The occasion is IEDOSFG's 18th birthday, which isn't technically until the next day. It's OK, though. Father Daughter meals have become a tad more infrequent over the past couple of years. A busy high school career, scads of friends, and the ability to drive have made IEODSFG a young lady in demand. Graduation is weeks away, and the start of college is a hazy horizon that is coming into focus as each day passes. Spicy Food Guy looks thoughtfully across the table at this tall, slender, attractive young lady. SFG is smart enough to soak in these moments into his heart. Remember this, he whispers to himself, this is the good stuff.
Spicy Food Guy watches IEDOSFG as she chats and catches him up on the latest scoop. Socially, she is graceful and relaxed. Able to engage the biggest introvert in easy conversation. All of that from her Mother. But her eyes dart perceptively back and forth, a manifestation of a powerful and curious intellect that is almost relentless. Her eyes miss little, she is already a critical thinker. This from her Dad.
All of this gets SFG to thinking about his own youth, his summer after high school graduation. Summer of 1981. SFG worked as a ride operator at Kings Island; a water ride with a spinning platform. For SFG, a lot of walking, a lot of mopping, and hours of sweeping with an old straw broom. The sweeping was needed because there was a lemonade stand next to the water ride. The lemonade came with half a lemon. Folks would wait in line and drink their lemonade, invariably tossing their cups and half lemons onto the concrete pavilion that represented the waiting area for the water ride. So there Spicy Food Guy would be, 11:00 pm, sweeping up mounds of lemons and watching the end-of-night fireworks.
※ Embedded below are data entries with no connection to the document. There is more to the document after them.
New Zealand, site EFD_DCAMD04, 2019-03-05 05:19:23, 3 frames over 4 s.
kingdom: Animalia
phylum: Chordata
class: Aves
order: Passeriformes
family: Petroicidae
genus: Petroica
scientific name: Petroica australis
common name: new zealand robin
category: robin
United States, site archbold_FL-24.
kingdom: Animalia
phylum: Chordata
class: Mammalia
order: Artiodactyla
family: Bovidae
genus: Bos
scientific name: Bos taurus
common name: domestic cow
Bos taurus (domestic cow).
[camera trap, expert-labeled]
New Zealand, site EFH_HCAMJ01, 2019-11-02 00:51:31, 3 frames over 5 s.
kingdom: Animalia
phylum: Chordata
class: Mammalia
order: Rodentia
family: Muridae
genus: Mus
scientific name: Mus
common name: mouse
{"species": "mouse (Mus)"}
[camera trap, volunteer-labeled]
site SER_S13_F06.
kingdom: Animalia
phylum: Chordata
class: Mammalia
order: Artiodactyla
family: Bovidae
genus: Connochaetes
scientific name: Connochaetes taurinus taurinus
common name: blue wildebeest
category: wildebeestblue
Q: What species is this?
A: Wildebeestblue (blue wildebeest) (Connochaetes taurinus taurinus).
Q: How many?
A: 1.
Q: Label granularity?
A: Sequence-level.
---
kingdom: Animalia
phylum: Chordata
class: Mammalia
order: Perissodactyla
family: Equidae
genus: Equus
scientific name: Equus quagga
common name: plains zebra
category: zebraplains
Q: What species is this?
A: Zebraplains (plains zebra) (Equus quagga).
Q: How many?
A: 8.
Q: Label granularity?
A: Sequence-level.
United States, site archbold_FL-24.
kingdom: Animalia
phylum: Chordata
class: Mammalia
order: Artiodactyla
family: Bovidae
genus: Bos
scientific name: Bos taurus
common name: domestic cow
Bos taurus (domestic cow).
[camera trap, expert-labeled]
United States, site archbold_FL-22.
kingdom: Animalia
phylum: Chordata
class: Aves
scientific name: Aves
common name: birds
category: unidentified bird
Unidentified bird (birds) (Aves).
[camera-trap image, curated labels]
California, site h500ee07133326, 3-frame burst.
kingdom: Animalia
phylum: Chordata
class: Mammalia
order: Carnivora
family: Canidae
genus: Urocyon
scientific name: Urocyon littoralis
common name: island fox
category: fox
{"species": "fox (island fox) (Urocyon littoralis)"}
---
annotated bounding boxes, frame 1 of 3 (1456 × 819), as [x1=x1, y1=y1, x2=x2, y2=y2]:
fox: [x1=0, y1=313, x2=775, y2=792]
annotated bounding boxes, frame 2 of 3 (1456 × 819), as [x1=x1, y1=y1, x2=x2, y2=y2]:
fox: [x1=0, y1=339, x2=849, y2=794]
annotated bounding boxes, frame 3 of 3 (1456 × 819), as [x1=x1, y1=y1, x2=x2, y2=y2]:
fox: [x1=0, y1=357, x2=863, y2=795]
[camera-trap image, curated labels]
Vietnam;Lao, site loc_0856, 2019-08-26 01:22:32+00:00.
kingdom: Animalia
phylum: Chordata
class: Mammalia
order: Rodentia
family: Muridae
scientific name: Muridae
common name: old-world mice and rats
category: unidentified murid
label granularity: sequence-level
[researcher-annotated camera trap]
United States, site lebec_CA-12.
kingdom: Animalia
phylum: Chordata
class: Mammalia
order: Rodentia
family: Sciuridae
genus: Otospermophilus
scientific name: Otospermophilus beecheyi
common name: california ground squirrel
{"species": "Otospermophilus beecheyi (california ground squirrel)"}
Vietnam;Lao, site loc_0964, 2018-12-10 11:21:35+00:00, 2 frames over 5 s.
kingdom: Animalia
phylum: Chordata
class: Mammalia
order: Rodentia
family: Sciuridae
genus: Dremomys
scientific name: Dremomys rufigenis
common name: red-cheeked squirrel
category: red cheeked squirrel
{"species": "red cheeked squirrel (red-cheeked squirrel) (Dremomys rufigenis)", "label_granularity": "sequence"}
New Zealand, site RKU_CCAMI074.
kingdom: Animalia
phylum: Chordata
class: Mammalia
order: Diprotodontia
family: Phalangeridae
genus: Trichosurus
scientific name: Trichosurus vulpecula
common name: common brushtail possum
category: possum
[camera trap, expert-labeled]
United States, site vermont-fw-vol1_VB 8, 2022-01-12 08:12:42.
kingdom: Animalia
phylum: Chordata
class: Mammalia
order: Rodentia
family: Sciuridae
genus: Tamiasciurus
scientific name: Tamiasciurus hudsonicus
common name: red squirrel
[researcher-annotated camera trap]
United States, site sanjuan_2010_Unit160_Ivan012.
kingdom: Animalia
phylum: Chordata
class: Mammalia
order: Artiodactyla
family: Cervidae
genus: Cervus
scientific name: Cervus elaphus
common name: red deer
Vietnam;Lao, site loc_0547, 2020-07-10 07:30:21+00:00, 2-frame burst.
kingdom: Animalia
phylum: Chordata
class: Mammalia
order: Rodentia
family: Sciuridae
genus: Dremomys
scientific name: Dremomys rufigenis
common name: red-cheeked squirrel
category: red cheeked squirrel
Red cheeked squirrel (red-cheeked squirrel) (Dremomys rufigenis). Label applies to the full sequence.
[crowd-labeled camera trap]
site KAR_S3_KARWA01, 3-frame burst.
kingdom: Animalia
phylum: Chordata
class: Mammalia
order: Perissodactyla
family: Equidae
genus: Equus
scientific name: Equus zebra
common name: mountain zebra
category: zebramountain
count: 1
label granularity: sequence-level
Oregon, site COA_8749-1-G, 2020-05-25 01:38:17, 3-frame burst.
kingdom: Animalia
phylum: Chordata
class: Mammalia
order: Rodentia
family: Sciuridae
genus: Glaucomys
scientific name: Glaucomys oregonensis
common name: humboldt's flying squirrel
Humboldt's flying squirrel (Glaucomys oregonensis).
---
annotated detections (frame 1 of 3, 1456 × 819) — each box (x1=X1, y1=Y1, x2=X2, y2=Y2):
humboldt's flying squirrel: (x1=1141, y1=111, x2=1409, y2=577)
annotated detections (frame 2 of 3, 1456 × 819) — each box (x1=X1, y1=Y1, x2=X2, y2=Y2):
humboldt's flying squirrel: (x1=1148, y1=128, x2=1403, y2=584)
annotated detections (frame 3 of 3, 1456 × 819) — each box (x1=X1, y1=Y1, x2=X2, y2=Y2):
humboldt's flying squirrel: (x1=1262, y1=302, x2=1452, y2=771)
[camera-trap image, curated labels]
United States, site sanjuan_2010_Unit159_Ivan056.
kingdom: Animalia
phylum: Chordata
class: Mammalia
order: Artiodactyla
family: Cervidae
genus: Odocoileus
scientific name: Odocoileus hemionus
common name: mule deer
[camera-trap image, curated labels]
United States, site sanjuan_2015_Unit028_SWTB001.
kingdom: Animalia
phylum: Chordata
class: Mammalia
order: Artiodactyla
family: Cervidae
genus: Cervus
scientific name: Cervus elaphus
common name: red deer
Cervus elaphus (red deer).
Head cocked upward, feet sore from standing all day, and a small pool of sweat in the middle of his back -- that's how SFG's evening usually ended.
God SFG loved that summer. The big crowds, the laughter, the heat and humidity. Friends made over hard work, and friends lost over silly arguments tied to beer we weren't accustomed to drinking. And crushes. Big crushes on teenage girls with deep tans and sly smiles. Working all day shifts on our feet and popping back up the next day as if we had rested for a week. Fireworks every night. I think that summer about lasted forever.
Which gets Spicy Food Guy to thinking. He posits that a commonly accepted myth is that the wisdom associated with aging leads us to be better decision makers. We are older, we say, we are wiser.
But is our judgment better? Spicy Food Guy ponders this. At age 17, SFG's passions were pure and his heart was clear. The people SFG loved and admired at age 17 have by and large turned out to be terrific people -- teachers, volunteers, honest attorneys (yes, they exist). Some of the people SFG admired in his thirties and forties were assholes, but they had cash and heady titles so that made it OK. 17 year old SFG had no time or place for assholes and he gave them no quarter. He has not been so consistent almost 30 years later.
Spicy Food Guy loves his life, and he is particularly proud of his family and accomplishments. But he wishes, sometimes, that he had his SFG's 17 year old heart -- full of power and piss and vinegar and passion. SFG also understands that a yearning for one's youth is inevitable, and it is one of those things that can be triggered by a morning breakfast with a beautiful young lady that shares one's last name.
Spicy Food Guy supposes he is just jealous of IEDOSFG, with the power of youth radiating from her soul and an long open paths in front of her. She will make choices, discover treasures, savor a wide world. But now is breakfast with Dad. IEDOSFG is a beautiful young lady, Dad is quietly proud, and the breakfast is good.